On Berg’s recent tuition increase
Some people believe that increasing Muhlenberg’s tuition and fees is necessary for maintaining the quality of our school and for improving it for the students. However, that could not be further from the truth. Nationwide, the high cost of attending college is nothing short of a crisis. College tuition increases are responsible for America’s current student loan debt exceeding $1.3 trillion dollars, and that number is only increasing. In fact, in the last 25 years, college tuitions have gone up by a staggering 440 percent, while the consumer price index has increased by 115 percent. The consumer price index is commonly used to track inflation; it measures the average prices of goods and services purchased daily. Had tuition hikes been consistent with the rate of inflation, students today would be paying on average $21,000 per year for college, not over $62,000.
So, one might wonder, where has all that money gone? Well it hasn’t gone to the professors or students; it’s gone straight to the administration. Between 1993 and 2007, nationwide enrollment in colleges went up by 14.5 percent, while administrative expenses disproportionately surged by 61 percent. Muhlenberg is no exception. For example, the Dean of Students’ office is currently looking for candidates for their new “Health and Wellness Prevention Specialist” position, one that will pay a salary of $60,000 per year, plus benefits. Positions like these are well intentioned, but unfortunately add significantly to administrative over- head costs that the students have to pay.
This trend of colleges growing their administration unnecessarily large is part of a destructive business model that empowers the board of trustees and the administration to consistently raise tuitions without input from the students or faculty. Colleges have the luxury of simply raising their price because of the availability of capital through government-backed student loans and other sources, and because most other colleges have jumped on the bandwagon and continuously raised their prices. Some of these schools include Lehigh University, Bucknell University, Franklin and Marshall College and Lafayette University. President Williams has in the past touted that Muhlenberg’s charges compare favorably to these schools, which is nominally true. Lehigh’s student charges for next year are $63,075, only $945 more than Muhlenberg’s $62,130. That’s a marginal difference, and is hardly favorable. However, what President Williams did not mention is that our new tuition compares quite unfavorably to that of other Lehigh Valley schools, such as Moravian College. Moravian’s tuition is $55,526, which amounts to 10% less than Muhlenberg’s. Additionally, it’s important to recognize that this is a 5% hike in tuition and fees. If you take a marketing course at Muhlenberg, they will teach you how companies use the “$1.99” pricing strategy, which causes people to perceive the price as lower by rounding down to $1, when in reality the price is $2. The same thing is happening here; the College wants us to perceive this as a lower increase than it actually is.

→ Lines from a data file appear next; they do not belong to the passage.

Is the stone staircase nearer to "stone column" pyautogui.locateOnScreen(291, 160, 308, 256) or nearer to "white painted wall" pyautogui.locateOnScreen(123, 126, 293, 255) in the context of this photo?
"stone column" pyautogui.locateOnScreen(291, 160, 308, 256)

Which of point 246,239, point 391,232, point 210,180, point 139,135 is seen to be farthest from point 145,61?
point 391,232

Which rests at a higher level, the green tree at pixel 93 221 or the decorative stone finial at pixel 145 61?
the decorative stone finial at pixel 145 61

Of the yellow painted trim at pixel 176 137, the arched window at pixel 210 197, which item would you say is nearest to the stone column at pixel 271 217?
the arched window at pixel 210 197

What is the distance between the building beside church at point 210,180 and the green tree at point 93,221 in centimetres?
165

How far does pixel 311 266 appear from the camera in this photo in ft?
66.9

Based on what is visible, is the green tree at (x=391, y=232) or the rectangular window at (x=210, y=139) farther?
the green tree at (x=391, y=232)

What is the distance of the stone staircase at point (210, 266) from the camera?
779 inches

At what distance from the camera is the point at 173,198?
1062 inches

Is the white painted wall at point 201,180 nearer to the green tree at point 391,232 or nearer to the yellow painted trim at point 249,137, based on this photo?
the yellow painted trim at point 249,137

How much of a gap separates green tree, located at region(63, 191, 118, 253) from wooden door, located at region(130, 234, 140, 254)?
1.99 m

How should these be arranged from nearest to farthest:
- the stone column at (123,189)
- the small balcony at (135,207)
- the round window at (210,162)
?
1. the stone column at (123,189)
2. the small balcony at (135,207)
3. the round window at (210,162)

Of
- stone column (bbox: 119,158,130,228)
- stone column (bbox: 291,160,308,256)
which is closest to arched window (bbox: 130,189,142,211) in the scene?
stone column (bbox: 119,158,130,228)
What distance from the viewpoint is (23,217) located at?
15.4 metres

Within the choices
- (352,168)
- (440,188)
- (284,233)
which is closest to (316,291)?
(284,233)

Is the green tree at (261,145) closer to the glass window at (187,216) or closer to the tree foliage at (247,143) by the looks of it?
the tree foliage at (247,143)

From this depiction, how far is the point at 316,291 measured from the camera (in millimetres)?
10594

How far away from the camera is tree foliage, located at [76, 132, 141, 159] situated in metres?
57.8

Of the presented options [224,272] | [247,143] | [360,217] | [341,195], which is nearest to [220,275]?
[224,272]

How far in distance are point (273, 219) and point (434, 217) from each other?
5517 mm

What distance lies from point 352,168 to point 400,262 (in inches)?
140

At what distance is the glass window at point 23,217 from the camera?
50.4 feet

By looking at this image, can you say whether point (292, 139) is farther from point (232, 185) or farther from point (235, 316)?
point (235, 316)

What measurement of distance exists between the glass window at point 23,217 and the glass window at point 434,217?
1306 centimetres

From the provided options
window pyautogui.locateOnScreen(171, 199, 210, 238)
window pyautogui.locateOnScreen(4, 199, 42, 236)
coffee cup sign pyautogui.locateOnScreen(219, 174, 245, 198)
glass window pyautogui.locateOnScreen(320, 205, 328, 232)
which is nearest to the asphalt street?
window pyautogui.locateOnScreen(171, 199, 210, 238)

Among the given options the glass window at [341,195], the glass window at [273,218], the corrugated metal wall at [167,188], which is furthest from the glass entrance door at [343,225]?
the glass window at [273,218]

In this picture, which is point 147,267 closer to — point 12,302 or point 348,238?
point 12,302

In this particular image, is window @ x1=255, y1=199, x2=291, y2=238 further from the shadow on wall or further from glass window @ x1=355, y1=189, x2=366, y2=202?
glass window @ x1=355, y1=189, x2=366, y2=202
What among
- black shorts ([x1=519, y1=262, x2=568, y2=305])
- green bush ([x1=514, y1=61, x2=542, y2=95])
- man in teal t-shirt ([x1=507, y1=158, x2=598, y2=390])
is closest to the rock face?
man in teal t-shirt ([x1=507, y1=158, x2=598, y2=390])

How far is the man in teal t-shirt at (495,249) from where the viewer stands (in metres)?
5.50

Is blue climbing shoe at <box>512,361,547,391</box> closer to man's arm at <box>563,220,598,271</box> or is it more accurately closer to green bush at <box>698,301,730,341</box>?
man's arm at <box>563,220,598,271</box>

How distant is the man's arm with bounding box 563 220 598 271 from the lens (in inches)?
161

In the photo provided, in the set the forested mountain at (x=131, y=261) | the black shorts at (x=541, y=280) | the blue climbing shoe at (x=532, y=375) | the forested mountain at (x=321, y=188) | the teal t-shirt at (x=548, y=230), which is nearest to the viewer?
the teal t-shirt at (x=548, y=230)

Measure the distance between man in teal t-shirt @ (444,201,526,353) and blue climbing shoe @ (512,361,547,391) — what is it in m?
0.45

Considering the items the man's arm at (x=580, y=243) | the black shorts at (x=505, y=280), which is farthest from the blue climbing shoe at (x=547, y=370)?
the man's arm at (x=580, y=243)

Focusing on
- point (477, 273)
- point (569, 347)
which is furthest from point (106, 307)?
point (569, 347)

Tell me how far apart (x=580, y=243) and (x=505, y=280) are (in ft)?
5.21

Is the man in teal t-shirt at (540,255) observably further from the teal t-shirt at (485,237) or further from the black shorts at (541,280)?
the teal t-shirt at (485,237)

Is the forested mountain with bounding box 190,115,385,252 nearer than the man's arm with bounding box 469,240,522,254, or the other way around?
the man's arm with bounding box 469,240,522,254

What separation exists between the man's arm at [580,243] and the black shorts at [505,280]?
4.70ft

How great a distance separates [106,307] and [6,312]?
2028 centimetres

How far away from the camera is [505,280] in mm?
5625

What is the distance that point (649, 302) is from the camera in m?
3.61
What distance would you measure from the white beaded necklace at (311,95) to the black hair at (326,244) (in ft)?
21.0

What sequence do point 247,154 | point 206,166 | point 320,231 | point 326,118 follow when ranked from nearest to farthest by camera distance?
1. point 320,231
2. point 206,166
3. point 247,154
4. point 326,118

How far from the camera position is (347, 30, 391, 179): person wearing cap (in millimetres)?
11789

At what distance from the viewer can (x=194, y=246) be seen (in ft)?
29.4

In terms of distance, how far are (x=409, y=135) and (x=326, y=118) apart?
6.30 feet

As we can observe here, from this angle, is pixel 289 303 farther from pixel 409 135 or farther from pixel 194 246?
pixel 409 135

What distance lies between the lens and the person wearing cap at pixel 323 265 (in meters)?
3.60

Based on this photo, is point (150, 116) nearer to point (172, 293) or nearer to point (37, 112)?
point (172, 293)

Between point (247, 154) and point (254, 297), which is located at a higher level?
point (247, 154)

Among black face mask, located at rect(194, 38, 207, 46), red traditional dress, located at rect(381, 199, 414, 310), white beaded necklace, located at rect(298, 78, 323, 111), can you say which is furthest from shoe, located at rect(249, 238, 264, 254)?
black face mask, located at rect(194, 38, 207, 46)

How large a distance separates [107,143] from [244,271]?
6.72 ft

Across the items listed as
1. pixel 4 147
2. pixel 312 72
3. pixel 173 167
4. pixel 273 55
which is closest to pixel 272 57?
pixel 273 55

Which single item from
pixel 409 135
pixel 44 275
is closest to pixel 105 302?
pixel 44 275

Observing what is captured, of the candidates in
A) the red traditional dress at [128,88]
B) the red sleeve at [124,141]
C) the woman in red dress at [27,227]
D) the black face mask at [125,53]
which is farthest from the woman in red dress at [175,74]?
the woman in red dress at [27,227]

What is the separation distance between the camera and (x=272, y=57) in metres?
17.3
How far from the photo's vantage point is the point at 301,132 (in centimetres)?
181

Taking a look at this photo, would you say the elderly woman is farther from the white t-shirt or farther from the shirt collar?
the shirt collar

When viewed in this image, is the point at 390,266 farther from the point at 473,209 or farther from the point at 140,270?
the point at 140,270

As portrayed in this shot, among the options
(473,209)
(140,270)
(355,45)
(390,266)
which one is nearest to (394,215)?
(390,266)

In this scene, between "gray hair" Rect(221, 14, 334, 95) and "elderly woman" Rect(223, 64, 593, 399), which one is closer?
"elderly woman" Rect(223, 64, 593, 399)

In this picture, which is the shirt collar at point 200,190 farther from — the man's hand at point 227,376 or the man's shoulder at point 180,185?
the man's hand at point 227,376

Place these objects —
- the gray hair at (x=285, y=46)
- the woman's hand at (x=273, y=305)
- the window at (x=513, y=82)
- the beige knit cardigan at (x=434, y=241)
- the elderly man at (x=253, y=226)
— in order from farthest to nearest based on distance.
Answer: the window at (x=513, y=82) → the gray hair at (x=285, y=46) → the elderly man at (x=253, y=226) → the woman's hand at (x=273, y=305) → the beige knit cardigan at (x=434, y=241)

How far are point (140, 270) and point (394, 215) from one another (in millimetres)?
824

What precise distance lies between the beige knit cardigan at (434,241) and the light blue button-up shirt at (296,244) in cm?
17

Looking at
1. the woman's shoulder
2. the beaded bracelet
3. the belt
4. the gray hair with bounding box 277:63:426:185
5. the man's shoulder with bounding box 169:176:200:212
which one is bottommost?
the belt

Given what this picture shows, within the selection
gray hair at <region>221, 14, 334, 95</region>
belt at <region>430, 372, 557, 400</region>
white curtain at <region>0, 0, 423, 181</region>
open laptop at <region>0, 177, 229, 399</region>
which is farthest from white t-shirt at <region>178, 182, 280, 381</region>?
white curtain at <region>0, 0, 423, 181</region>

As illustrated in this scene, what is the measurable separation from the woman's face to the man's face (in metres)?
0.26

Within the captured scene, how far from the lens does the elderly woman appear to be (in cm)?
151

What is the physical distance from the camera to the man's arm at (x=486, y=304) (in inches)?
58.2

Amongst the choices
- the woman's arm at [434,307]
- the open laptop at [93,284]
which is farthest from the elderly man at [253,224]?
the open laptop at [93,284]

Muhlenberg prides itself on cultivating its students to be leaders. However, what kind of example is the College setting by being a follower and raising its prices just like most other colleges? Also, not all schools relentlessly raise their price. For example, Sewanee University in Tennessee, one of the top 50 Liberal Arts colleges in America, lowered its tuition by 10 percent to $41,500 in 2011. Sewanee then went on to freeze its tuition for their class of 2016 students. Similarly, Mount Holyoke College in Massachusetts has also frozen their tuition in the past. Colleges like these are doing what most schools don’t do; they are recognizing the unsustainable trend of colleges persistently raising their price to outrageous levels and are doing something about it.

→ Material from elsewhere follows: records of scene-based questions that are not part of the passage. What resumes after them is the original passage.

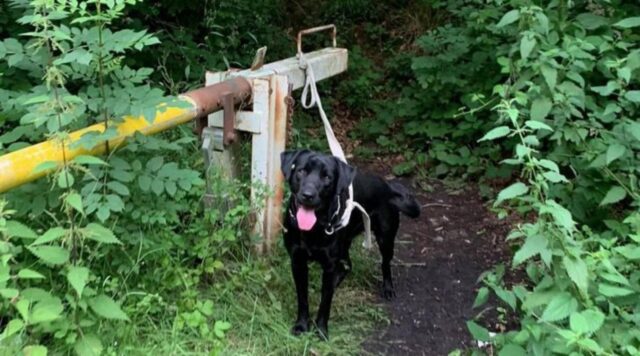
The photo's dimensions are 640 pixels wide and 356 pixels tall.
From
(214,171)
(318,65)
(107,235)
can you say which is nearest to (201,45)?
(318,65)

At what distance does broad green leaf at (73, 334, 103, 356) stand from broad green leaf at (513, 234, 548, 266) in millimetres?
1636

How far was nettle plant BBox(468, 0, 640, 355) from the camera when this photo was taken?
98.8 inches

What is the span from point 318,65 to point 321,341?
78.2 inches

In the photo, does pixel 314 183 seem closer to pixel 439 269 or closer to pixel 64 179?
pixel 64 179

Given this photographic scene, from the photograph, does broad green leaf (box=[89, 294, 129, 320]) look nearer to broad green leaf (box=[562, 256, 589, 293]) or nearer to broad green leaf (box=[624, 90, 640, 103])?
broad green leaf (box=[562, 256, 589, 293])

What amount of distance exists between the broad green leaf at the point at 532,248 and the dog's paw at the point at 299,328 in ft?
4.57

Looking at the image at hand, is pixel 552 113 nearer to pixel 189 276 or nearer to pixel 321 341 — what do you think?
pixel 321 341

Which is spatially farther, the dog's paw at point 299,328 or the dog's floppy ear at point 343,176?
the dog's paw at point 299,328

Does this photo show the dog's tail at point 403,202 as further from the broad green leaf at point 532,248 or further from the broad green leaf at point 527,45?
the broad green leaf at point 532,248

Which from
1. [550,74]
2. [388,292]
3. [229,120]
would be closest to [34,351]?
[229,120]

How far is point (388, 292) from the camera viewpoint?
4.15 m

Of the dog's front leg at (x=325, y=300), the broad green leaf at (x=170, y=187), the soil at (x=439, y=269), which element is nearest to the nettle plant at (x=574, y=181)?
the soil at (x=439, y=269)

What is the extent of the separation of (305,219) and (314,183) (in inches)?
7.0

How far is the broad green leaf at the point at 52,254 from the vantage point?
256 cm
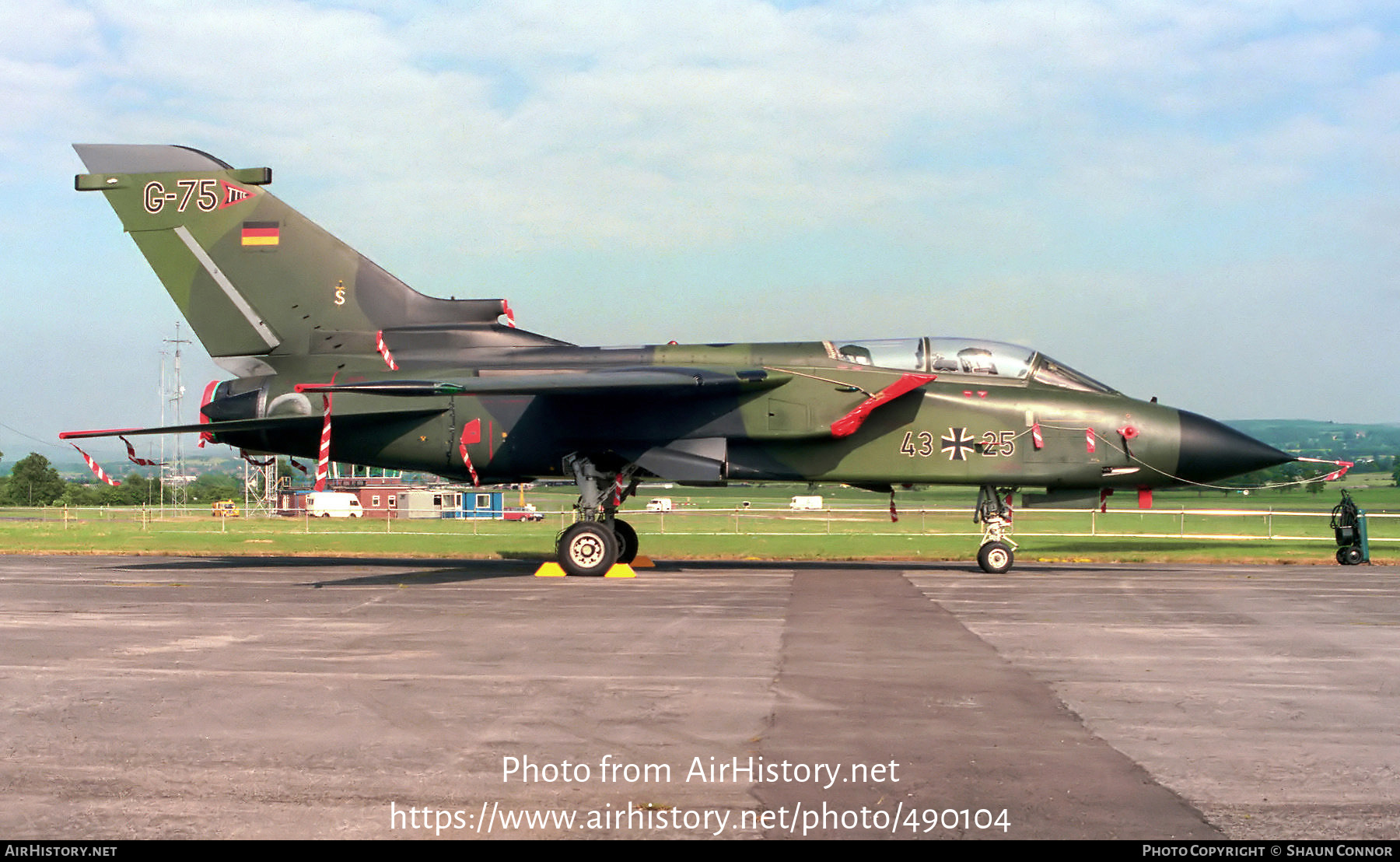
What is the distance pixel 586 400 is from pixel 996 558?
670 cm

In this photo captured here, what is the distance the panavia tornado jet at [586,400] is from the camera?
16750 mm

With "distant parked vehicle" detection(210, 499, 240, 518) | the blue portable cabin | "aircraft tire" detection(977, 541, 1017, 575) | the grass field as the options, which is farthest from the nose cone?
"distant parked vehicle" detection(210, 499, 240, 518)

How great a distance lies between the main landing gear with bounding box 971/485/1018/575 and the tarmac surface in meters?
4.30

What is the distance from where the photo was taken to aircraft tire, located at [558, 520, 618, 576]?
54.4 ft

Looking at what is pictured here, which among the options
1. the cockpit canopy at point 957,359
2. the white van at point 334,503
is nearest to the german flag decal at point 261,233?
the cockpit canopy at point 957,359

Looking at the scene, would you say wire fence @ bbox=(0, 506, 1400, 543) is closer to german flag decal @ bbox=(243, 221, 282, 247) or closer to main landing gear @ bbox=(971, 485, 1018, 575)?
main landing gear @ bbox=(971, 485, 1018, 575)

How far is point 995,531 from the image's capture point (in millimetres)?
17578

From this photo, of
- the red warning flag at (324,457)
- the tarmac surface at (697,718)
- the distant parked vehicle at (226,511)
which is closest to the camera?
the tarmac surface at (697,718)

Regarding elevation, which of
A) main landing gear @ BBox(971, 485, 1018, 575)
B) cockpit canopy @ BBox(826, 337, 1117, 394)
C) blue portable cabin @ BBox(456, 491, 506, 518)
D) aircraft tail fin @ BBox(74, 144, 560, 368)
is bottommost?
blue portable cabin @ BBox(456, 491, 506, 518)

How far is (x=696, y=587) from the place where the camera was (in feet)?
48.3

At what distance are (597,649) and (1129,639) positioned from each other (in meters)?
4.66

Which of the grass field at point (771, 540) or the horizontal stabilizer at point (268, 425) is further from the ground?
the horizontal stabilizer at point (268, 425)

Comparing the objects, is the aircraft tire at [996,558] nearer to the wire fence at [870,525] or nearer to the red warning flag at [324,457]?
the wire fence at [870,525]

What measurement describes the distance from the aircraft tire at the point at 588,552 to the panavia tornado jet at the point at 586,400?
26 millimetres
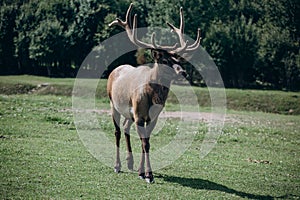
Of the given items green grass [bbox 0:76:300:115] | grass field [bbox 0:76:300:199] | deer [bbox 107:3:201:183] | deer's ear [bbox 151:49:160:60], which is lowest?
green grass [bbox 0:76:300:115]

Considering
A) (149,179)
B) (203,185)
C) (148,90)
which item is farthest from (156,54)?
(203,185)

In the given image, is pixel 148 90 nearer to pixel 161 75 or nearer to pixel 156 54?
pixel 161 75

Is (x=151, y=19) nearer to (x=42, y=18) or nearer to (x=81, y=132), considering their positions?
(x=42, y=18)

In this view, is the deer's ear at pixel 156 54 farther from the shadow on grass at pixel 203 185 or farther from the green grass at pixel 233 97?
the green grass at pixel 233 97

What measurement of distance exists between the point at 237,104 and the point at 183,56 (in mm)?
28970

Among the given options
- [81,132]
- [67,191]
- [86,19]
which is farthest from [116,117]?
[86,19]

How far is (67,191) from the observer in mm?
11914

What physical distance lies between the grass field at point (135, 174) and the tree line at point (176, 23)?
2974cm

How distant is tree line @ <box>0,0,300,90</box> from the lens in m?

So what can us students do about this? To start, we need to speak out against the 5% increase. Send a letter to the President, go to a Student Government meeting and speak out against it, organize a protest, etc. The board of trustees and the administration would love it if we were silent about this and just let them unfairly make us pay thousands of more dollars to the school per year. Remember that the administration works for the students, not for themselves. We also need to join forces with the parents, many of whom help fund their children’s education. Since we pay to go here, we have the power to say “no” to an increase, and the time to do that is now. We need to demand that Muhlenberg rescind the 5% increase, and then freeze the tuition rate so that it remains at its current level. Moreover, we need to demand that our school take serious steps at reducing its cost of attendance, which would ease the financial burden on families. If Muhlenberg truly wants us to be leaders, then our school should lead by example in their field through refusing to contribute to America’s destructive education price bubble.